Para sair do papel, a iniciativa depende da revisão do Acordo Bilateral Brasil–Paraguai, que atualmente proíbe o cultivo de espécies exóticas no reservatório compartilhado. Além disso, qualquer mudança precisa ser aprovada pelo Congresso Nacional, etapa que, até o momento, não tem tramitação em curso.
Do lado paraguaio, uma lei sancionada em 22 de dezembro abriu caminho para a criação de espécies exóticas em corpos d’água fechados e semiabertos, removendo barreiras legais internas. Apesar disso, o acordo que rege Itaipu segue como o principal limitador para a produção em larga escala no lago binacional.
Com cerca de 1.350 km², o reservatório de Itaipu já atende a múltiplas funções, como geração de energia, armazenamento de água, sedimentação e atividades produtivas. É nesse contexto que a possibilidade de instalar tanques-rede para tilapicultura tem concentrado críticas de biólogos e ecólogos.
Especialistas apontam que o maior risco está no escape de peixes, comum em sistemas de cultivo aberto. A tilápia é considerada uma espécie invasora, com alta capacidade de adaptação e reprodução, podendo competir com peixes nativos, alterar ecossistemas conectados ao reservatório e até alcançar áreas de preservação.
Outros impactos citados incluem o aumento de nutrientes na água, favorecendo organismos invasores como o mexilhão-dourado, além do risco de introdução de parasitas e patógenos. Relatórios científicos nacionais já associam a tilápia a diversos impactos ambientais em ambientes aquáticos.

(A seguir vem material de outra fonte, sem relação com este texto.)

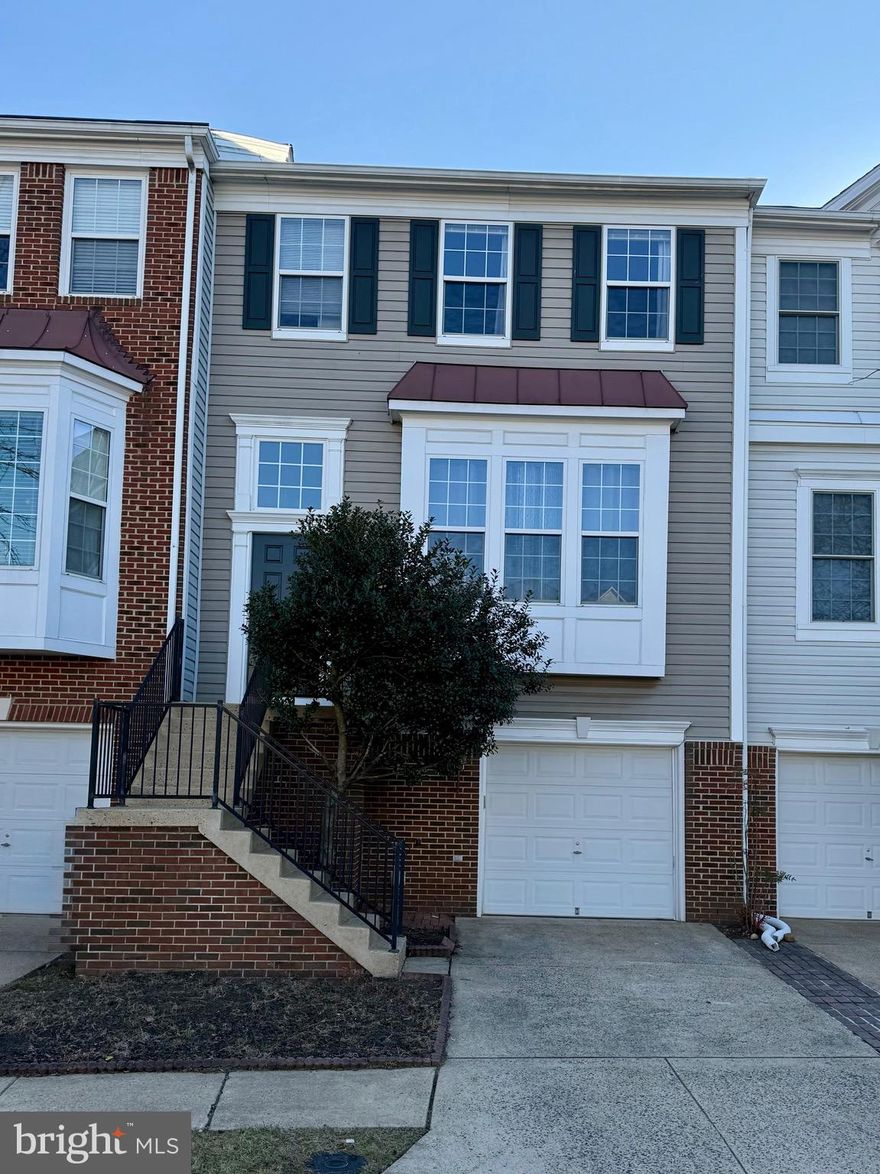 For Rent, Available 1/15/26  - this  exquisite townhouse is conveniently located in the most desirable Loudoun Parkway Center, right next to the 267 toll road exit, This beautiful townhouse is freshly painted in neutral colors, new flooring in basement and laundry room with thorough maintenance performed by the landlord, fresh and ready for new tenants. This well taken care of townhouse has generous living and entertaining spaces, featuring a fully finished walkout basement with an entrance, perfect for entertaining or relaxing. The combination of open and traditional floor plan seamlessly connects the family room to the kitchen, creating an inviting atmosphere for gatherings. The kitchen is equipped with modern appliances, range hood, a gas range, dishwasher, and refrigerator, ensuring culinary delights are just a step away. Located in a vibrant neighborhood, residents benefit from nearby parks, excellent schools, and convenient public services, enhancing the overall quality of life. Rent includes HOA fees and trash removal, Pets are on case by case basis with breed restrictions. Embrace the lifestyle this community offers, where comfort meets convenience.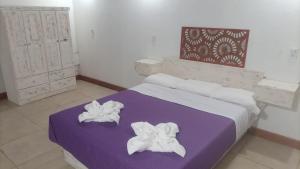 - une chambre avec un lit violet et des serviettes dans l'établissement POSADA DE LA LUNA, à Luján de Cuyo
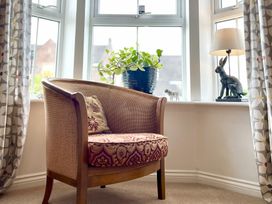 A living room with a chair and a plant on a windowsill at Harefield in Rothbury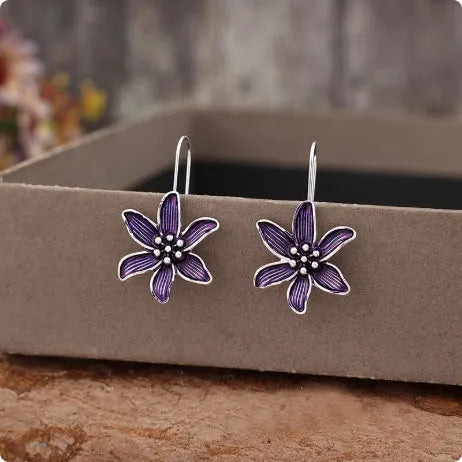 Purple flower-shaped alloy earrings with electroplated finish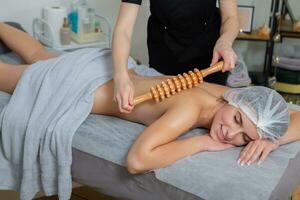 joven mujer consiguiendo un espalda masaje en un spa salón. belleza tratamiento concepto. foto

Itaipu afirma que a criação não comprometeria a geração de energia e defende a adoção de protocolos de controle, como monitoramento ambiental, estruturas reforçadas e manejo sanitário. Pesquisadores, porém, sustentam que o risco zero é inalcançável em sistemas abertos, e que a decisão final dependerá do peso dado aos alertas ambientais diante das pressões econômicas e políticas.